24.4134 · Motion · 2024-09-26
Département des finances
Liquidé
Wortlaut
Le Conseil fédéral est chargé d'exposer avec des chiffres les conséquences d'une meilleure répartition entre la Confédération et les cantons du produit brut de l'impôt complémentaire et de présenter un projet de loi spéciale s'y rapportant. Il étudiera et présentera les diverses variantes avec une clé de répartition en parts égales entre la Confédération (50 %) et les cantons (50 %), avec une redistribution limitée à 200 et à de 400 francs par personne.
Begründung
Les dispositions transitoires relatives à l'art 129a Cst. (Imposition particulière des grands groupes d'entreprises) règlent la répartition de l'impôt complémentaire. Selon cet article, le produit brut revient à raison de 75 % aux cantons auxquels les entités constitutives sont rattachées fiscalement. On en déduit que 25 % reviennent à la Confédération. Par conséquent, la plus grande partie du produit brut de l'impôt complémentaire provenant de l'imposition minimale de l'OCDE est versée à deux cantons. Ainsi, on estime qu'une personne vivant à Soleure, Bâle-Campagne ou dans les Grisons reçoit 800 fois moins qu'une personne vivant dans le canton de Zoug. La péréquation financière ne change guère cette situation.
Une étude a montré que, si le produit brut était réparti en parts égales entre les canton (50 %) et la Confédération (50 %) et que la redistribution était assortie d'une limite supérieure par habitant, 17 cantons (on ne disposait pas de données valables pour deux d'entre eux) et 7,5 millions de personnes seraient nettement mieux lotis. De plus, les recettes de la Confédération doubleraient : selon les estimations, les recettes supplémentaires s'élèveraient à au moins 500 millions de francs. Avec une limite de 200 francs par personne, une personne vivant à Soleure, à Bâle-Campagne ou dans les Grisons recevrait approximativement 8 fois moins qu'une personne vivant à Zoug.
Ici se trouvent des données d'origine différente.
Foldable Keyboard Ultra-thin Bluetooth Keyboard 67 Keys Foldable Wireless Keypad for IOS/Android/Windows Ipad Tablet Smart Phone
Les dispositions transitoires de la Constitution s'appliquent jusqu'à ce qu'elles soient remplacées par une loi, mais au plus tard six ans après leur entrée en vigueur. Compte tenu de la situation financière tendue de la Confédération, il serait raisonnable de revoir la répartition entre les collectivités publiques au profit de la Confédération et de la plupart des cantons et d'accélérer l'adoption d'une loi spéciale.
Antrag des Bundesrates
Rejet
Stellungnahme des Bundesrates
L’objectif de la motion est de faire en sorte que la répartition entre les cantons de la part cantonale à l’impôt complémentaire ne se base pas sur les recettes perçues par ceux-ci dans le cadre de cet impôt, mais sur un mécanisme particulier permettant une meilleure redistribution. On créerait ainsi une sorte de péréquation financière supplémentaire, qui ne serait pas coordonnée avec les mécanismes existants de la péréquation financière nationale (péréquation des ressources et compensation des charges). Le Conseil fédéral estime qu’il ne serait pas judicieux d’ajouter un tel mécanisme de redistribution. En effet, l’impôt complémentaire est déjà pris en compte dans la péréquation des ressources. De plus, l’efficacité de la péréquation financière est régulièrement évaluée, et ce serait dans ce cadre qu’il conviendrait d’élaborer éventuellement des adaptations du système, et non en introduisant de nouveaux instruments comme proposé dans la motion. Toutefois, la clé pour la répartition du produit de l’impôt complémentaire entre la Confédération et les cantons n’est pas gravée dans le marbre. Elle n’est contraignante que pour l’ordonnance au moyen de laquelle le Conseil fédéral peut instaurer dans un premier temps l’imposition minimale. Le Parlement pourra si nécessaire l’adapter dans le cadre de l’élaboration de la loi qui doit venir remplacer l’ordonnance dans un délai de six ans. Il sera ainsi possible de tirer les conclusions des expériences faites avec l’impôt complémentaire et, au besoin, d’apporter les corrections requises à la clé de répartition.
Le Conseil fédéral propose de rejeter la motion.